Мой английский чудовищно деградировал с момента сдачи кандидатского экзамена. Сзади нас сидит личная переводчица Джорджа. Она переводит всем, о чём мы говорим. Я кратко сообщаю о наших планах. Джордж рад, что мы привезли измерительное оборудование, и даёт необходимые распоряжения А. Н. Он просит зайти к нам через неделю. Я оборачиваюсь к А. Н. и спрашиваю, стоит ли нам сразу договориться о питании. А. Н. обращается к Джорджу и получает необходимое благословение. Я уже знаю, что на заводе две столовые – для пролетариата и для «иностранцев». В прошлый раз мои спутники плевались после посещения пролетарской столовой. Кто-то даже сделал фото недоеденного обеда, чтобы продемонстрировать своим корреспондентам, насколько омерзительна оказалась предложенная нам еда. Видимо, тогда мне больше повезло с выбором. Но мы все были счастливы, когда смогли получить доступ в буфет для избранных, где после сытного и вкусного обеда всегда можно было возлечь на кожаные диваны и неторопливо выпить чаю вприкуску с восточными сладостями и орехами. Мы попали туда благодаря Карý, который работал начальником паросилового хозяйства. Это он впервые отвёл нас в буфет, и на следующий день я уже просил Джорджа:
– The food in the common canteen is not very good. May we use the canteen for engineers?[16]

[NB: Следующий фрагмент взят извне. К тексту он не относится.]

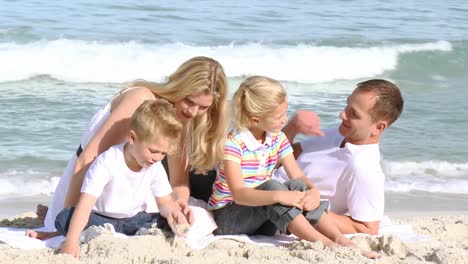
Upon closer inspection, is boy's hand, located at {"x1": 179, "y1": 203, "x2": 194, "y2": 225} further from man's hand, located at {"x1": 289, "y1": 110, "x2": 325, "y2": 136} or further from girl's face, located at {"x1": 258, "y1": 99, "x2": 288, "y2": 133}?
man's hand, located at {"x1": 289, "y1": 110, "x2": 325, "y2": 136}

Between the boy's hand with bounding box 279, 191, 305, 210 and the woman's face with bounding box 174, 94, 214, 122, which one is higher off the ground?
the woman's face with bounding box 174, 94, 214, 122

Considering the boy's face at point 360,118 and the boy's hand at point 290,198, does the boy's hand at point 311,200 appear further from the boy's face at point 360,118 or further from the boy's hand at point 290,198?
the boy's face at point 360,118

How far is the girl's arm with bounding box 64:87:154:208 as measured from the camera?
4531 mm

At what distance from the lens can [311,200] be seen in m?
4.45

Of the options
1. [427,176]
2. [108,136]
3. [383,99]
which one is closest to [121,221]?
[108,136]

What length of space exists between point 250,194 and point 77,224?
34.3 inches

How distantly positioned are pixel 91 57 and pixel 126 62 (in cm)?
52

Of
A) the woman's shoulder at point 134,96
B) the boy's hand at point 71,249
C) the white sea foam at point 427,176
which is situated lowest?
the white sea foam at point 427,176

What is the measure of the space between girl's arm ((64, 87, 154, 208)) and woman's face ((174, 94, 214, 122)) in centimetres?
17

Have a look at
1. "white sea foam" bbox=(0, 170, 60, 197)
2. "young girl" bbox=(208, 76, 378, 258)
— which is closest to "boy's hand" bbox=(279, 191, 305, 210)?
"young girl" bbox=(208, 76, 378, 258)

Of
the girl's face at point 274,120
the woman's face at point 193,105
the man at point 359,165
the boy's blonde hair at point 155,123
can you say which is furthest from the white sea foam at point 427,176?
the boy's blonde hair at point 155,123

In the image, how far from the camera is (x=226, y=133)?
462cm

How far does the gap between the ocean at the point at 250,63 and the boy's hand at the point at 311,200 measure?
214 cm

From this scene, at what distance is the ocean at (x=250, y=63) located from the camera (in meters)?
7.37
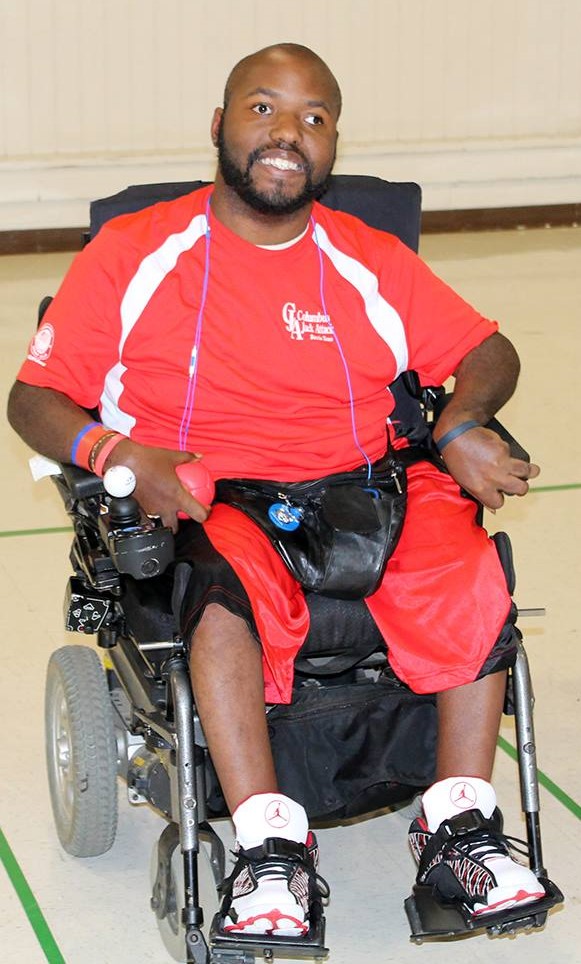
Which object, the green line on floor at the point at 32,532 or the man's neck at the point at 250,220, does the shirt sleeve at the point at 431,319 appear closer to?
the man's neck at the point at 250,220

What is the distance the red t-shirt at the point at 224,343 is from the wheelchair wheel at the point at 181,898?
1.97 ft

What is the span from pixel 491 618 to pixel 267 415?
19.8 inches

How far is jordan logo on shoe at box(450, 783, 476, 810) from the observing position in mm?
2154

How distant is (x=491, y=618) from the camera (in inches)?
86.5

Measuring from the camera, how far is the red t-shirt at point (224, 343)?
239cm

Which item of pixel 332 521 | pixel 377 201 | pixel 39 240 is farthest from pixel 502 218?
pixel 332 521

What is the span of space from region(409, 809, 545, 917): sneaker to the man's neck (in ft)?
3.15

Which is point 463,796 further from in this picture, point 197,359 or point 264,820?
point 197,359

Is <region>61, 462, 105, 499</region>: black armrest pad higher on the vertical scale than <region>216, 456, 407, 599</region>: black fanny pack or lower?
higher

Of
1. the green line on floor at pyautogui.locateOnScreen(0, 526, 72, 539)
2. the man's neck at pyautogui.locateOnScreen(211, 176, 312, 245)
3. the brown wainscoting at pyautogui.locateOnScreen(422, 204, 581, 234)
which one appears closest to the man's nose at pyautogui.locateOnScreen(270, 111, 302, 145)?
the man's neck at pyautogui.locateOnScreen(211, 176, 312, 245)

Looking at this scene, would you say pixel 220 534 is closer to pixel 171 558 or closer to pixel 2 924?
pixel 171 558

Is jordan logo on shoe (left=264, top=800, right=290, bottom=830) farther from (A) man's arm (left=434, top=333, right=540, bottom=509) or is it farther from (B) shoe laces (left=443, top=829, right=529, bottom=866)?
(A) man's arm (left=434, top=333, right=540, bottom=509)

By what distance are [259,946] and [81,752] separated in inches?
21.8

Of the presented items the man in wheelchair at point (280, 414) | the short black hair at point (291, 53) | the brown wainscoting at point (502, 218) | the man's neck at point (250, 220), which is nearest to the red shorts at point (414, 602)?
the man in wheelchair at point (280, 414)
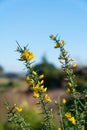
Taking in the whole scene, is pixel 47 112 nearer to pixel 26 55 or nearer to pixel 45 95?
pixel 45 95

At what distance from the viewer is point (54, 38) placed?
5121 millimetres

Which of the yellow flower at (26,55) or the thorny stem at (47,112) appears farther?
the thorny stem at (47,112)

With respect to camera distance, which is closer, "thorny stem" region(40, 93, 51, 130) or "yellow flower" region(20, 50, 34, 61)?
"yellow flower" region(20, 50, 34, 61)

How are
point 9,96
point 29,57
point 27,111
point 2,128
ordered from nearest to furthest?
point 29,57 → point 2,128 → point 27,111 → point 9,96

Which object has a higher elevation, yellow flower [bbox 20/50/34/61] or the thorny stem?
yellow flower [bbox 20/50/34/61]

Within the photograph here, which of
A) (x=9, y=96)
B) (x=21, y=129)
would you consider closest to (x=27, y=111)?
(x=21, y=129)

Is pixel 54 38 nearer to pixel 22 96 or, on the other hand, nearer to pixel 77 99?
pixel 77 99

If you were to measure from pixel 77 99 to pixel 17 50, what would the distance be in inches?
36.8

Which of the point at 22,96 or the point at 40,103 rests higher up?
the point at 22,96

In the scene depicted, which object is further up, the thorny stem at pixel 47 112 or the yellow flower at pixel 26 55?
the yellow flower at pixel 26 55

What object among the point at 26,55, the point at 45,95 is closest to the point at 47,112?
the point at 45,95

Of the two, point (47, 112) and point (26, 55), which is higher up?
point (26, 55)

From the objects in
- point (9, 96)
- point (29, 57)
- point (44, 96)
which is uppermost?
point (9, 96)

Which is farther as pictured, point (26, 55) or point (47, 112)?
point (47, 112)
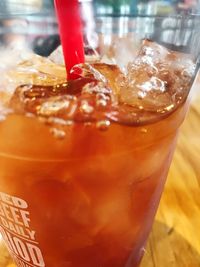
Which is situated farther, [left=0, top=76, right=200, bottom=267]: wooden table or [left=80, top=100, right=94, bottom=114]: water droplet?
[left=0, top=76, right=200, bottom=267]: wooden table

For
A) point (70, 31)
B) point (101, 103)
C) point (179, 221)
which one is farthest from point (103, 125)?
point (179, 221)

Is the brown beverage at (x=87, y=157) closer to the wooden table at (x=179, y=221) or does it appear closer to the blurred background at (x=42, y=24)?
the wooden table at (x=179, y=221)

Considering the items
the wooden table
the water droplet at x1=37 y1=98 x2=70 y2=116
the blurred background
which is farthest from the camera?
the blurred background

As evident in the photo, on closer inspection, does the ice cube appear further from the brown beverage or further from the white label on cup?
the white label on cup

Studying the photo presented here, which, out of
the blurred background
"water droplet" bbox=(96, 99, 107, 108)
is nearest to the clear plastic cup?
"water droplet" bbox=(96, 99, 107, 108)

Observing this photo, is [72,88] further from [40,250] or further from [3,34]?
[3,34]

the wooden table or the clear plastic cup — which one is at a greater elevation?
the clear plastic cup

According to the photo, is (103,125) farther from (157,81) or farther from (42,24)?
(42,24)
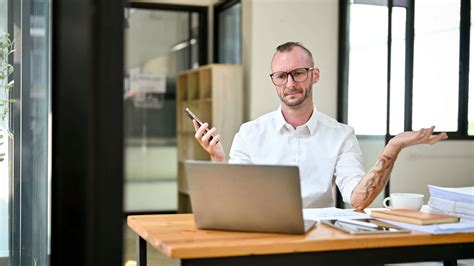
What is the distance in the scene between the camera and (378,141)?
460cm

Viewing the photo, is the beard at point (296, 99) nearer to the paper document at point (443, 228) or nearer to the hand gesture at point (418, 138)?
the hand gesture at point (418, 138)

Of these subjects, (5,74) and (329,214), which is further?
(5,74)

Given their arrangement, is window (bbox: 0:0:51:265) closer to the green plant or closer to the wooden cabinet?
the green plant

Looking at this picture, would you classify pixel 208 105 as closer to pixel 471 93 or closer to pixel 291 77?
pixel 471 93

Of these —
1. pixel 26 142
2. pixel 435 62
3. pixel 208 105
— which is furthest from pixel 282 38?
pixel 26 142

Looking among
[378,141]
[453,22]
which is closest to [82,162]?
[453,22]

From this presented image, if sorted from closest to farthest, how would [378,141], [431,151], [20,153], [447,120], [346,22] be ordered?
1. [20,153]
2. [447,120]
3. [431,151]
4. [378,141]
5. [346,22]

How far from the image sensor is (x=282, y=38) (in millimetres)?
5055

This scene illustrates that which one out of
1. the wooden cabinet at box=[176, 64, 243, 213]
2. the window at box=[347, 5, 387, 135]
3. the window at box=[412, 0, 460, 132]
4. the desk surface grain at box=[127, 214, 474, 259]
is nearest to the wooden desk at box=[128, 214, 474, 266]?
the desk surface grain at box=[127, 214, 474, 259]

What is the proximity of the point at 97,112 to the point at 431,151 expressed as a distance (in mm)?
2975

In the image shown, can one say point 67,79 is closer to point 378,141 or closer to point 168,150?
point 378,141

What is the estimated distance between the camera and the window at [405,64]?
3701 mm

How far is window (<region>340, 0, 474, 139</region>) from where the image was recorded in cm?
370

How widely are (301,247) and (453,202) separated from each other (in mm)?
560
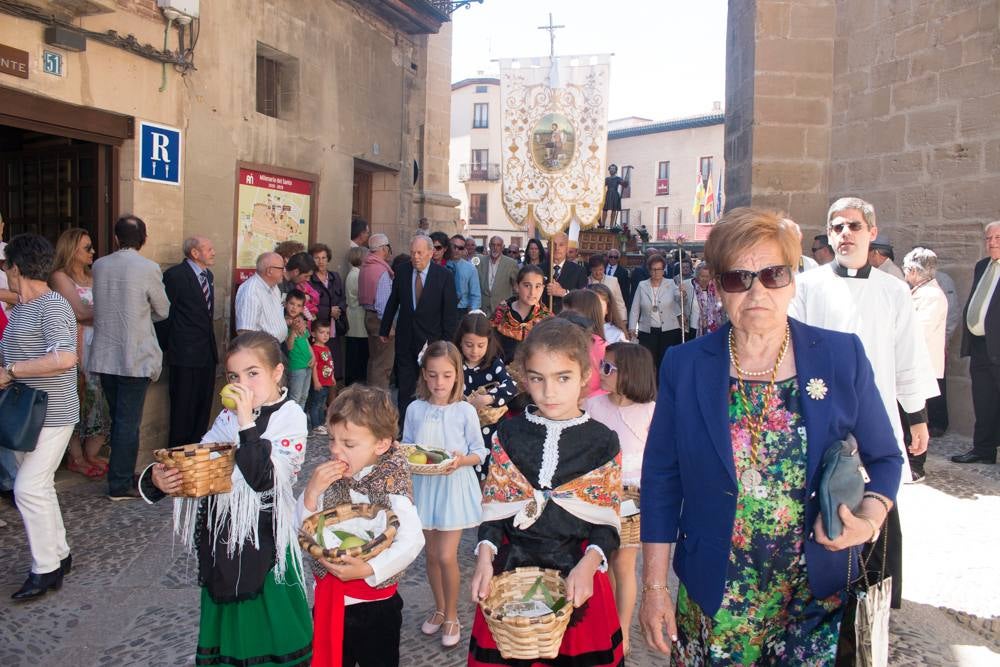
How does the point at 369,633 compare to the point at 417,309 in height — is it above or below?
below

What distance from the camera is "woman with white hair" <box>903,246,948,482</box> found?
6875 mm

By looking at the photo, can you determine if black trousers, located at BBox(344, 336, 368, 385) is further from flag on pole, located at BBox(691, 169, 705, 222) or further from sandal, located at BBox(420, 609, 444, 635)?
flag on pole, located at BBox(691, 169, 705, 222)

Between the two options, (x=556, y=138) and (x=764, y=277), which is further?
(x=556, y=138)

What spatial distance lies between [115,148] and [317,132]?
8.67 feet

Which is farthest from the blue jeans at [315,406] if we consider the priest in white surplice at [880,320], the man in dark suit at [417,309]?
the priest in white surplice at [880,320]

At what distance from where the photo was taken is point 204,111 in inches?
275

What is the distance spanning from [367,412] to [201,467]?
0.55 meters

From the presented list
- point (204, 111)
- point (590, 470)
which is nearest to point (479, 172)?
point (204, 111)

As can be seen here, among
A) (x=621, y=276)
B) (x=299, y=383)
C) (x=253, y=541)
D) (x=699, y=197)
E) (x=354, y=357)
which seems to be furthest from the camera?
(x=699, y=197)

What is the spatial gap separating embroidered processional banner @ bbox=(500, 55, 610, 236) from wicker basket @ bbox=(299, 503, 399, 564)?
5.33 m

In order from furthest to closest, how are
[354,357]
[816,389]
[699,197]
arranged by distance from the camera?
[699,197] → [354,357] → [816,389]

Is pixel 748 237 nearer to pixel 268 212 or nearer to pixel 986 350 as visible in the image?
pixel 986 350

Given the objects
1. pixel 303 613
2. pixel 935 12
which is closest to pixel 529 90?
pixel 935 12

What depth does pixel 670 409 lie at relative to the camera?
2326 mm
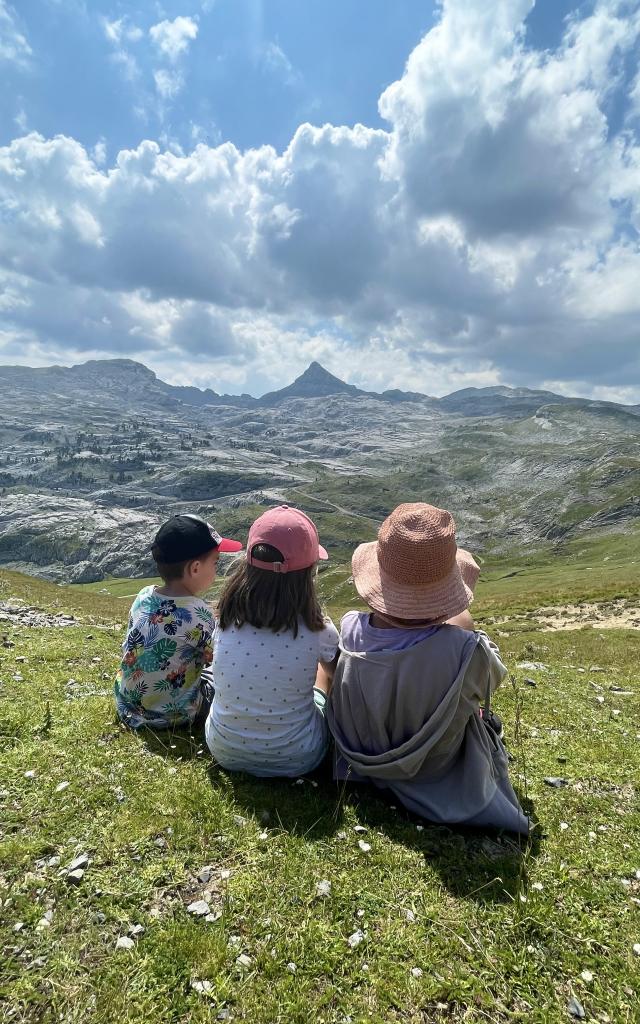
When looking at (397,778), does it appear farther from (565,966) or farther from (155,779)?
(155,779)

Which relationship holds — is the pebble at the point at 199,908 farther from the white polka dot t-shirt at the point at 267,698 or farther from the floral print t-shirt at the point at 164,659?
the floral print t-shirt at the point at 164,659

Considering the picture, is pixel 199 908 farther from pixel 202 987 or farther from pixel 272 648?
pixel 272 648

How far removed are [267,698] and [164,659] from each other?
2.93 metres

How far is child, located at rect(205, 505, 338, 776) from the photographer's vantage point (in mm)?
7234

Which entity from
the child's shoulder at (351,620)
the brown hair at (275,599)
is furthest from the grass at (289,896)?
the brown hair at (275,599)

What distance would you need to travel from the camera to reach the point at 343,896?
18.7 ft

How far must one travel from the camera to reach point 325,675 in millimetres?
8156

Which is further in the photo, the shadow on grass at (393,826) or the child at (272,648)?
the child at (272,648)

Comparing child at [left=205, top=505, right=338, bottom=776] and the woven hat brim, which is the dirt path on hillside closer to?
child at [left=205, top=505, right=338, bottom=776]

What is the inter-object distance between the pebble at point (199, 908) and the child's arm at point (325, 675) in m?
3.02

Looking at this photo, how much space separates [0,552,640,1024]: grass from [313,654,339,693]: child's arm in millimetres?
1431

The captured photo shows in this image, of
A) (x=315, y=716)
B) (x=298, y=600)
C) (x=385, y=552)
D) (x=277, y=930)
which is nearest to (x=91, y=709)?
(x=315, y=716)

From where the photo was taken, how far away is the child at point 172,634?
30.0 ft

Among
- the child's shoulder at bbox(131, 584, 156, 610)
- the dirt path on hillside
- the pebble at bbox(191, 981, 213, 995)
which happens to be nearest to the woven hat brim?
the pebble at bbox(191, 981, 213, 995)
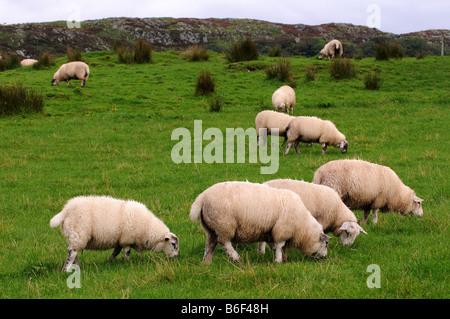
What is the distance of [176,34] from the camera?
278 ft

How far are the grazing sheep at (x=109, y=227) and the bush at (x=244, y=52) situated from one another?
75.4ft

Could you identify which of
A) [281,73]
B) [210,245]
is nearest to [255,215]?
[210,245]

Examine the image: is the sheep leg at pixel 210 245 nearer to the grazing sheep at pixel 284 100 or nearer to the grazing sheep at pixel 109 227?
the grazing sheep at pixel 109 227

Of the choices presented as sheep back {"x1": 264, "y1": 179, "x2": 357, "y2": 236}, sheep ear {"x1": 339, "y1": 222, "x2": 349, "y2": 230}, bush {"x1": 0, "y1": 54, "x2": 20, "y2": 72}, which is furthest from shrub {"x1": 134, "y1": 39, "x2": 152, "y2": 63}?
sheep ear {"x1": 339, "y1": 222, "x2": 349, "y2": 230}

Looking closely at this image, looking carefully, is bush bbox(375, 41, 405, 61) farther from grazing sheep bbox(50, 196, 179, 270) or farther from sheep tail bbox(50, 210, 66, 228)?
sheep tail bbox(50, 210, 66, 228)

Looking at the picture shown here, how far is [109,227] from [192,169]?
587cm

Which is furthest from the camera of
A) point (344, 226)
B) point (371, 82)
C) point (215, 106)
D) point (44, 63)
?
point (44, 63)

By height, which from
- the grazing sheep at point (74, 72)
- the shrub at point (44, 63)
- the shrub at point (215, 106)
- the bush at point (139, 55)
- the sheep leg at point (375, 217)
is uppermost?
the bush at point (139, 55)

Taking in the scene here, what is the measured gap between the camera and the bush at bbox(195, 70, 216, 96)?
21484mm

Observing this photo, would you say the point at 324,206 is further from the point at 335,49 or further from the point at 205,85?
the point at 335,49

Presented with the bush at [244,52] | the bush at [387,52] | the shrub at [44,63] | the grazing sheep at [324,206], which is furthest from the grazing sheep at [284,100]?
the shrub at [44,63]

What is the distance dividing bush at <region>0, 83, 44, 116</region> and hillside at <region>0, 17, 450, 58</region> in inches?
1619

Полное имя Кару – Карунакаран Перумал. У меня сохранилась его визитка. Он малазиец. Когда мы обедали с ним, я между делом спросил:
– What is your religion?[17]
На что Кару ответил:
– I am hindu[18], – и рассказал небольшую историю.
Однажды на заводе сломалась одна из печей сушки шлака. За её состояние тогда отвечали два инженера, это были мусульмане из Пакистана. Они долго пытались починить печь, но ничего не получалось. Тогда они привели на завод двух козлов и совершили жертвоприношение, окропив механизмы козлиной кровью. Увы, аллах не принял жертву – печь не ожила. Тогда за дело взялся Кару. Он внимательно изучил техническую документацию и сделал всё в том порядке, который там предлагался. Его попытка увенчалась успехом.
13
Мистер Джордж (англ.).
14
Приветствую вас (санскр.).
15
Я рад встрече с вами спустя пять лет! (англ.)
16
Еда в общей столовой не слишком хороша. Можно ли нам пользоваться буфетом для инженеров? (англ.)
17
Каково ваше вероисповедание? (англ.)
18
Я индуист (англ.).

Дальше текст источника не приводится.